Are there any command line options that can improve the resolution

LIU-Yuxin / SyncMVD

Official PyTorch & Diffusers implementation of "Text-Guided Texturing by Synchronized Multi-View Diffusion"

MIT License

134 stars 9 forks source link

Are there any command line options that can improve the resolution #9

Open jloveric opened 7 months ago

jloveric commented 7 months ago

Some generations seem a bit grainy, is there a way from the command line to increase the resolution? I want to see if there is anything I can do here before trying to get this to work with SDXL.

LIU-Yuxin commented 7 months ago

You can try latent view size of 128 (check the config.py file). Though it seemed that using an even higher resolution using SD1.5 might have negative impact on the image quality?

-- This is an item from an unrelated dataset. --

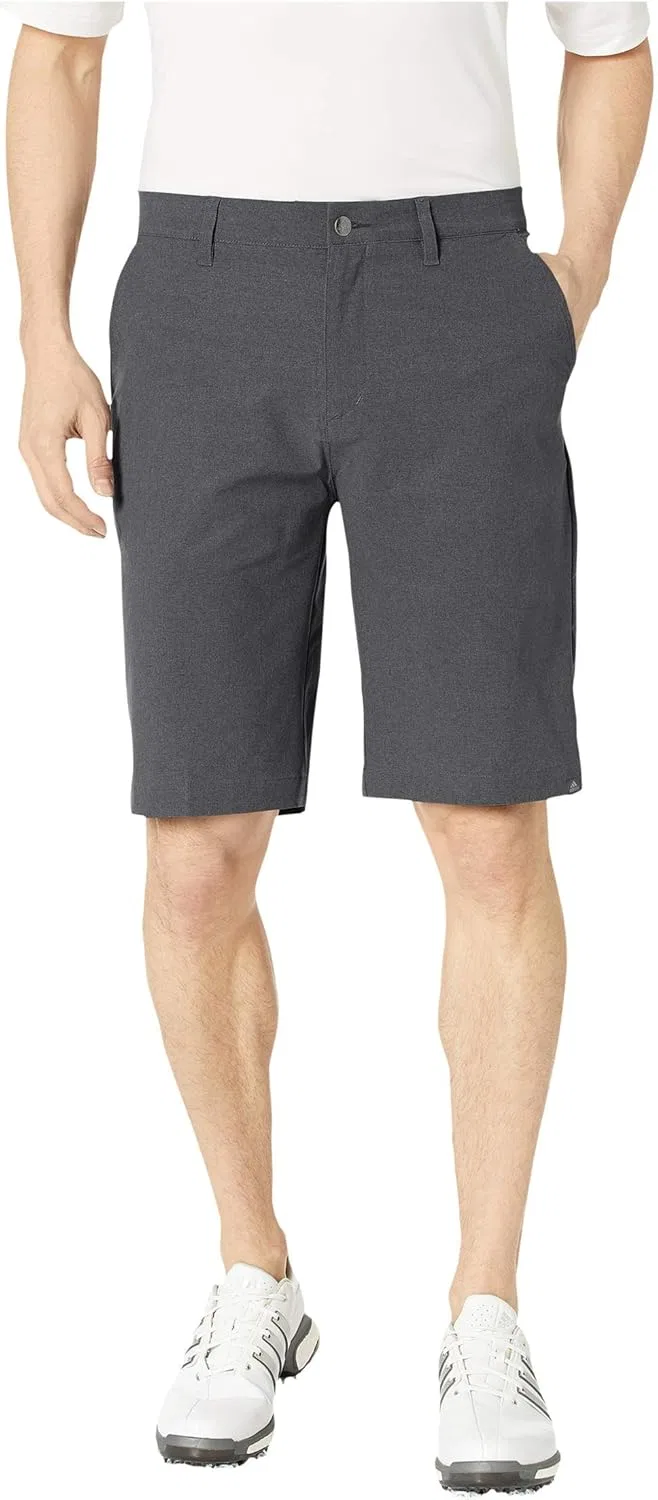 Шорты Adidas Mens Ultimate365 Modern Herringbone, черный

jloveric commented 7 months ago

--latent_tex_size=2048 --latent_view_size=192 seems to help significantly for my use case

LIU-Yuxin commented 7 months ago

Interesting. Would you mind sharing the use case you are working on, and the comparisons before and after the resolution change if possible? By the way, did you face any memory issue when you go for a larger resolution?

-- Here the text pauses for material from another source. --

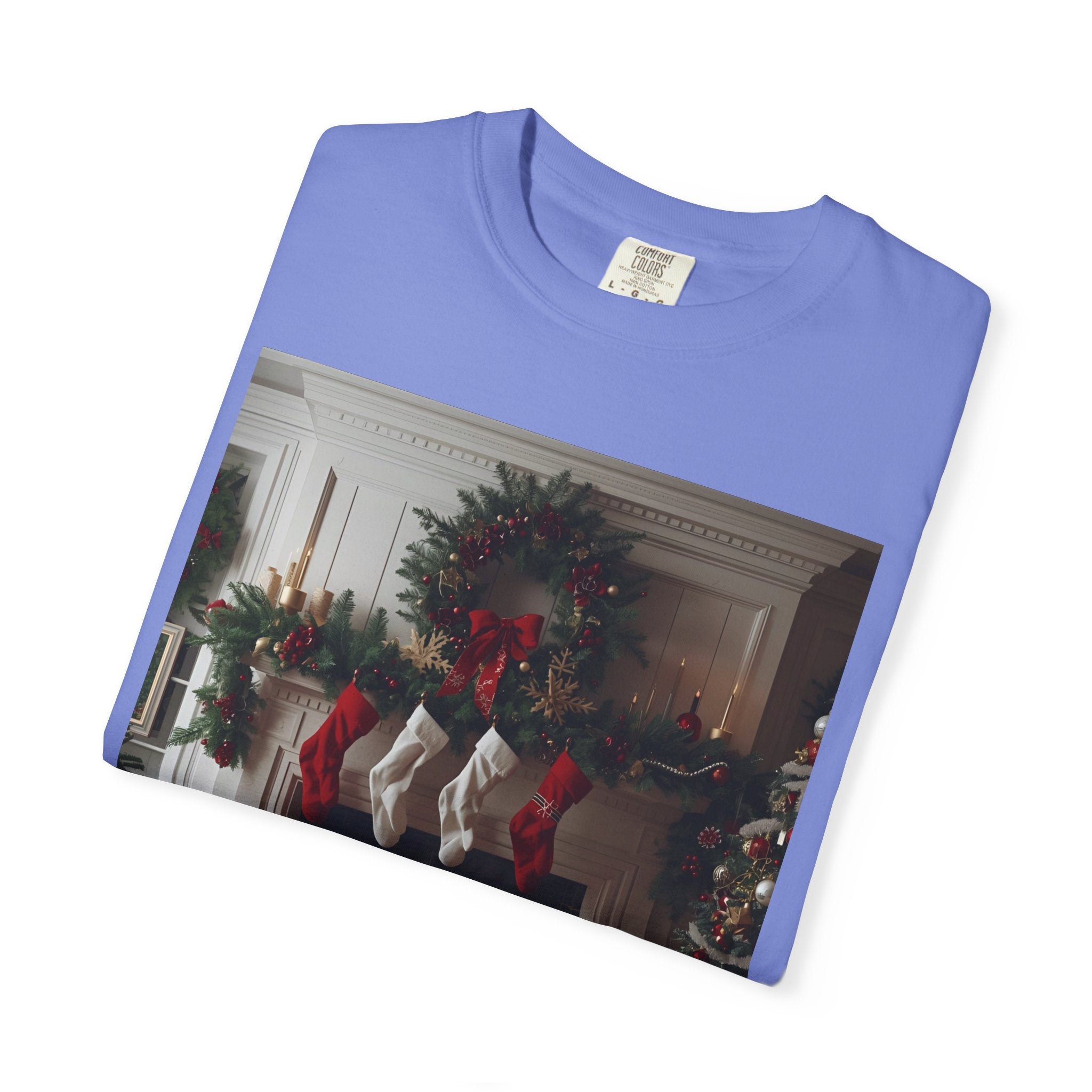 Cozy Christmas T-Shirt, Winter Holiday Tee, Seasonal Gift Shirt, Unisex Clothing, Festive Style, Christmas Decor Apparel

jloveric commented 7 months ago

Buildings. So far I've gotten ride of the prompts for "side", "front", "back" and use 4 cameras above (3 at 3 different angles and one straight above) and then I use 3 on the bottom. Yes, I run out of memory on a 4090 an the above parameters are basically the limits of what 24GB Vram GPU can handle. I also use a building fine tuned model from CivitAI instead of standard SD.

bdcms1 commented 4 months ago

Buildings. So far I've gotten ride of the prompts for "side", "front", "back" and use 4 cameras above (3 at 3 different angles and one straight above) and then I use 3 on the bottom. Yes, I run out of memory on a 4090 an the above parameters are basically the limits of what 24GB Vram GPU can handle. I also use a building fine tuned model from CivitAI instead of standard SD.

@jloveric I'm also working on building texture generation. Could you provide more clues about the use of prompts for "side," "front," "back"? In addition, the model you mentioned was trained and fine-tuned from CivitAI through what process exactly? Could you provide more advice if possible? It would be great if you could share the model files. Thank you very much.

bdcms1 commented 4 months ago

@jloveric @LIU-Yuxin I have another question. When the building model is very simple, even represented by just a simple cuboid, the generated textures for such a simple building appear too basic. The facade of the building may just have a plain color without any structural details such as windows or balconies being generated. I would like to hear some suggestions on how to improve this. Thank you.

LIU-Yuxin commented 4 months ago

@jloveric @LIU-Yuxin I have another question. When the building model is very simple, even represented by just a simple cuboid, the generated textures for such a simple building appear too basic. The facade of the building may just have a plain color without any structural details such as windows or balconies being generated. I would like to hear some suggestions on how to improve this. Thank you.

I have updated an extra hyper parameter in the latest commit. It will help the generation of some fine details when the sd+controlnet model is uncertain about the object appearance, for example, the chair sample in the readme page. You may try it out, but not very certain if it will help in your specific case.

jloveric commented 4 months ago

@bdcms1 This is one of my forks of the repo where I have some of my changes https://github.com/LIU-Yuxin/SyncMVD/compare/main...jloveric:SyncMVD:main and you can see it looks like I used architecturerealmix_v1repair from civitAI (I may have found a version on hugging face...). Also there is one other parameter I had to switch, I believe it was "depth" vs "normal" for the controlnet. You need to use "depth" if I recall.

bdcms1 commented 4 months ago

@jloveric @LIU-Yuxin I have another question. When the building model is very simple, even represented by just a simple cuboid, the generated textures for such a simple building appear too basic. The facade of the building may just have a plain color without any structural details such as windows or balconies being generated. I would like to hear some suggestions on how to improve this. Thank you.

I have updated an extra hyper parameter in the latest commit. It will help the generation of some fine details when the sd+controlnet model is uncertain about the object appearance, for example, the chair sample in the readme page. You may try it out, but not very certain if it will help in your specific case.

Thank you very much for your assistance. I truly appreciate it. I also wanted to inquire if SyncMVD supports using image prompt. Additionally, do you have any recommendations or tips for utilizing image prompt effectively?